¿Dónde iba a dormir? Paula apretó los dientes. Aquella era la pregunta del millón, pero se encogió de hombros y le ofreció lo que esperaba que fuera una despreocupada sonrisa.
—Me imagino que encontraré algo durante la duración de su estancia —dijo ella.
Pedro se sentó en el sofá e hizo un gesto de dolor mientras se acomodaba en los cojines.
—Bueno, debe de haber al menos una habitación disponible, ¿No? — comentó él.
—No. Estamos al cien por cien. Al menos esta semana.
—¿Y la que viene?
Ella suspiró lentamente.
—En realidad, estamos al cien por cien durante el resto de la temporada, eso si no hay cancelaciones de última hora. Hasta ahora, ha sido un verano excelente. Los ingresos…
—Bueno —dijo él, interrumpiéndola—, pero no puede dormir usted en el vestíbulo.
La única alternativa al vestíbulo era… Dirigió la mirada hacia la habitación que estaba libre, donde ella hacía ejercicio cuando el tiempo le impedía salir a correr al exterior. Tenía un futón que se convertía en una cama y que, según su hermana, era bastante cómodo. Delfina y su hijo Valentín eran los únicos invitados que Paula había tenido. Recordó que estaban a punto de hacerle una visita. Tendría que llamarlos para decirles que los planes habían cambiado.
—Haré que el botones me instale una cama plegable en el despacho —dijo ella por fin.
—¿En el despacho por el que acabamos de pasar? Pero si apenas cabe el escritorio. Ahí no se puede meter ninguna cama, aunque sea plegable.
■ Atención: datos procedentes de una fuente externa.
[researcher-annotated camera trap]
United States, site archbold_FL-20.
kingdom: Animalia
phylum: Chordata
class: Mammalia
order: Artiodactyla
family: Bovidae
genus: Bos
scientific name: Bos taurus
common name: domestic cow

—Estaré algo apretada, pero… —admitió.
Además, tendría que buscarse un lugar para el aseo y para guardar sus cosas, pero al menos tendría más intimidad que en las zonas comunes.
—No.
—¿No?
—No.
Paula sintió que le subía la tensión. No le gustaba que le dijeran lo que tenía que hacer. Desde su divorcio, ningún hombre se había atrevido. Después del fracaso de su matrimonio, durante el cual había tomado siempre un segundo plano tras la autocrática figura de su marido, se había jurado que jamás volvería a consentir que eso ocurriera. Tenía cerebro y voz y había aprendido a utilizarlos con impunidad. Cuando abrió la boca para protestar, Pedro se reclinó sobre los cojines y cerró los ojos. Había estado decidida a contrarrestar sus órdenes, firme pero cortésmente, por supuesto, pero la expresión de su rostro se lo impidió. La tensa línea de la boca y el modo en el que fruncía el ceño dejaban muy a las claras que estaba sufriendo.
—¿Cuándo se tomó un analgésico? —le preguntó ella.
—Dejé de tomarlos hace unas semanas —musitó él—. Me convertían en un zombi y no resulta una sensación agradable. Lo último que deseo es convertirme en adicto a los medicamentos. Ya tengo bastante con lo que tengo.